>> BEGIN RECORD EXTRACTS
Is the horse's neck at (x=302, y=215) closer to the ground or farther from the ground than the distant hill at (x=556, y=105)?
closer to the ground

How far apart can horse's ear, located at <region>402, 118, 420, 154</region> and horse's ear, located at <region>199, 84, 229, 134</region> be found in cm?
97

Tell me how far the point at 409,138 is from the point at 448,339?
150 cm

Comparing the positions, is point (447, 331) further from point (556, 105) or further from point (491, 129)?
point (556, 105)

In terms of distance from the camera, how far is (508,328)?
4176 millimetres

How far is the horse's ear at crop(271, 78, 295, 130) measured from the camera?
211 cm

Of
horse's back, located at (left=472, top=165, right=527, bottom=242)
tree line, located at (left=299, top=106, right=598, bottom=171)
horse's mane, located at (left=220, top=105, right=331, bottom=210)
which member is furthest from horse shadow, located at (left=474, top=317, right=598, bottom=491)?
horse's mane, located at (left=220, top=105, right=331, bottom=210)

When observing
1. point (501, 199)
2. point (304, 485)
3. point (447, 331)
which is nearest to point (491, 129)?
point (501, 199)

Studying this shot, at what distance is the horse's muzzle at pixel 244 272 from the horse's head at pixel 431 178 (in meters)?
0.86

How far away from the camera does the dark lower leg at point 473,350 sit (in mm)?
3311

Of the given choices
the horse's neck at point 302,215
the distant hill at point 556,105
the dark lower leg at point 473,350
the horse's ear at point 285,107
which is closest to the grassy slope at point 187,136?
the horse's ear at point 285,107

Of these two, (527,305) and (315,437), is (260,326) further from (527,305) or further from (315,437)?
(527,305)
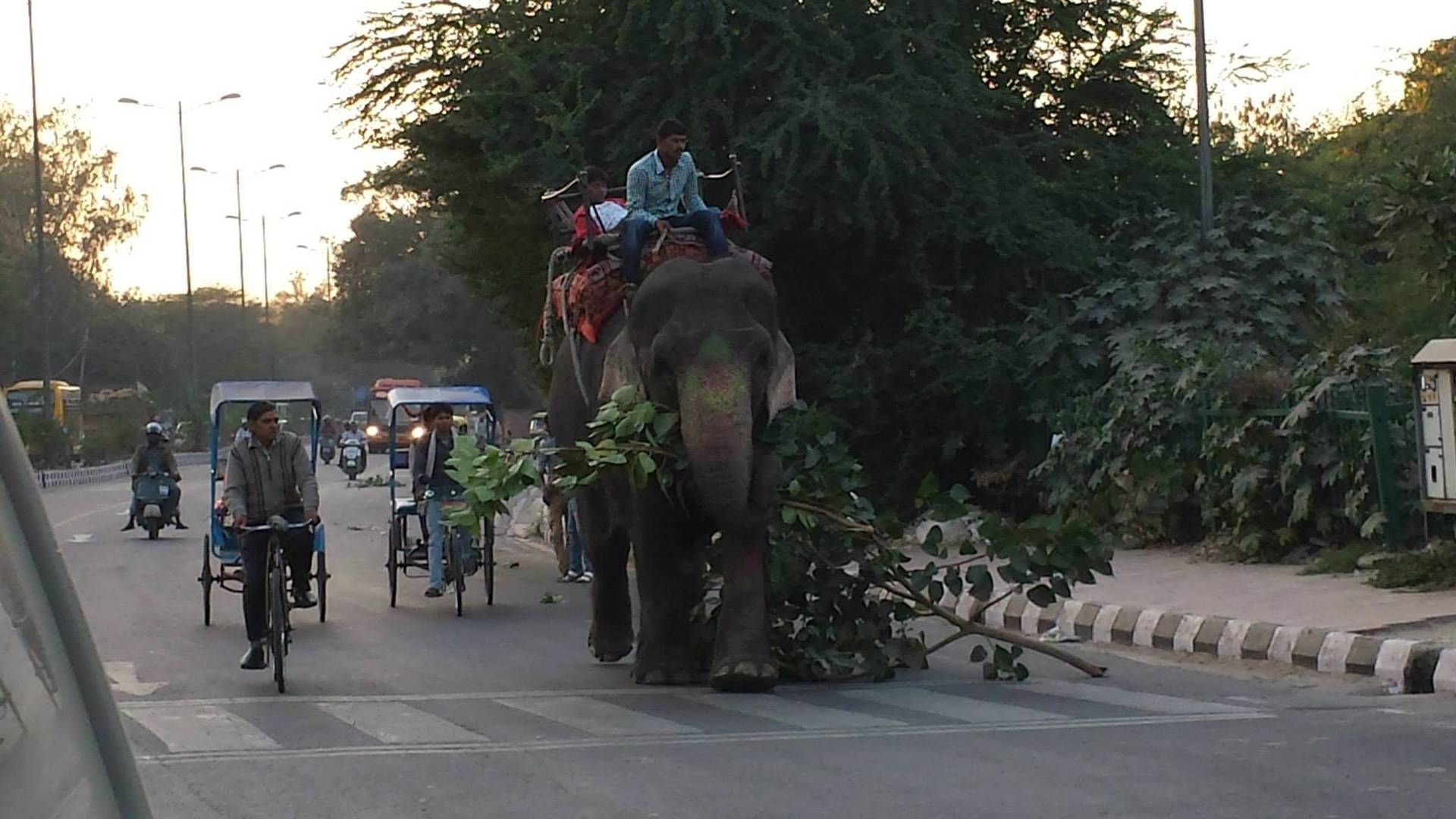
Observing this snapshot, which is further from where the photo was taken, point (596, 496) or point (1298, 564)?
point (1298, 564)

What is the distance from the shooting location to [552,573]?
21.6 meters

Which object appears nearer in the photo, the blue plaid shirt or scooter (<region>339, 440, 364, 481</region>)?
the blue plaid shirt

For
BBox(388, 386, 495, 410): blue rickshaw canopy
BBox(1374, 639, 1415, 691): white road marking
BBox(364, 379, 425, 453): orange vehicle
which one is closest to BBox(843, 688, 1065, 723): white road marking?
BBox(1374, 639, 1415, 691): white road marking

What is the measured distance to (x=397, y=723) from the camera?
10008 millimetres

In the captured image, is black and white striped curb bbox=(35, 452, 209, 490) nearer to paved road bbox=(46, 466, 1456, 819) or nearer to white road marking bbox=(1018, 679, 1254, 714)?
paved road bbox=(46, 466, 1456, 819)

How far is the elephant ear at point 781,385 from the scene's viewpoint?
1117 cm

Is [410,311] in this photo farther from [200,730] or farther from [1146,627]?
[200,730]

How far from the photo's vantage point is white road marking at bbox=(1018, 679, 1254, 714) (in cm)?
977

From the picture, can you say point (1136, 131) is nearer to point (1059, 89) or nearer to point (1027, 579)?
point (1059, 89)

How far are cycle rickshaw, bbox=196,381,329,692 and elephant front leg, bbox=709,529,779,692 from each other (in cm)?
247

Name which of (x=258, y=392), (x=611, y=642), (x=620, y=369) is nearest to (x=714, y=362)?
(x=620, y=369)

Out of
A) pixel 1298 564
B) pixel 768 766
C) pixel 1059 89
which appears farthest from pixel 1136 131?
pixel 768 766

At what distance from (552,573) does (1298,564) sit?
8.32 m

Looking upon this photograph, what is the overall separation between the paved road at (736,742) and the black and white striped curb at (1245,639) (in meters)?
0.32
>> END RECORD EXTRACTS
■ TASK ■
Rewrite the items above so that every instance of "elephant" becomes "pachyderm", with nothing else changed. Leave the pictures out.

■ SOLVED EXERCISE ■
Is the horse's neck at (x=302, y=215) closer to the ground or farther from the ground than the distant hill at (x=556, y=105)?
closer to the ground

How far apart can horse's ear, located at <region>402, 118, 420, 154</region> and horse's ear, located at <region>199, 84, 229, 134</region> be found in cm?
97

Tell me how far the point at 409,138 is from the point at 448,339?
150 cm

Comparing the positions, is point (447, 331) further from point (556, 105) or further from point (491, 129)?
point (556, 105)

In terms of distance from the camera, how far is (508,328)?
4176 millimetres

How far is the horse's ear at crop(271, 78, 295, 130) measured from the camera?
211 cm

Of
horse's back, located at (left=472, top=165, right=527, bottom=242)
tree line, located at (left=299, top=106, right=598, bottom=171)
horse's mane, located at (left=220, top=105, right=331, bottom=210)
which member is furthest from horse shadow, located at (left=474, top=317, right=598, bottom=491)?
horse's mane, located at (left=220, top=105, right=331, bottom=210)

When observing
1. point (501, 199)
2. point (304, 485)
3. point (447, 331)
which is nearest to point (491, 129)?
point (501, 199)

Studying this shot, at what distance is the horse's muzzle at pixel 244 272 from the horse's head at pixel 431 178 (in meters)?
0.86

How far away from the camera does the dark lower leg at point 473,350 sit (in mm)?
3311

Of the given choices
the horse's neck at point 302,215
the distant hill at point 556,105
the dark lower leg at point 473,350
the horse's ear at point 285,107
which is closest to the grassy slope at point 187,136?
the horse's ear at point 285,107

Of these two, (527,305) and (315,437), is (260,326) further from (527,305) or further from (315,437)?
(527,305)
Observing this snapshot, which is further from where the photo was taken, point (596, 496) or point (1298, 564)?
point (1298, 564)

What is the distance from the shooting location to [552,573]?
21.6 meters

Which object appears nearer in the photo, the blue plaid shirt or scooter (<region>339, 440, 364, 481</region>)?
the blue plaid shirt

For
BBox(388, 386, 495, 410): blue rickshaw canopy
BBox(1374, 639, 1415, 691): white road marking
BBox(364, 379, 425, 453): orange vehicle
which one is closest to BBox(843, 688, 1065, 723): white road marking?
BBox(1374, 639, 1415, 691): white road marking

What is the measured distance to (x=397, y=723) from the camera?
10008 millimetres

In the captured image, is black and white striped curb bbox=(35, 452, 209, 490) nearer to paved road bbox=(46, 466, 1456, 819) or nearer to white road marking bbox=(1018, 679, 1254, 714)?
paved road bbox=(46, 466, 1456, 819)

How far is the pachyderm ear at point 781,385 from the scene's viewpoint?
1117 cm

Is [410,311] in this photo farther from [200,730] or farther from [1146,627]?
[200,730]

How far from the photo's vantage point is white road marking at bbox=(1018, 679, 1254, 714) (in cm)?
977

From the picture, can you say point (1136, 131) is nearer to point (1059, 89) or nearer to point (1027, 579)?
point (1059, 89)

How far are cycle rickshaw, bbox=196,381,329,692 and pachyderm front leg, bbox=709,529,779,692 from each other (in cm)?
247

Name which of (x=258, y=392), (x=611, y=642), (x=620, y=369) is nearest to (x=714, y=362)?
(x=620, y=369)

Out of
A) pixel 1298 564
B) pixel 768 766
C) pixel 1059 89
which appears farthest from pixel 1136 131?
pixel 768 766

At what distance from (552,573) does (1298,564) sit?
8.32 m

Looking upon this photograph, what is the overall separation between the paved road at (736,742) and the black and white striped curb at (1245,639) (in meters)?
0.32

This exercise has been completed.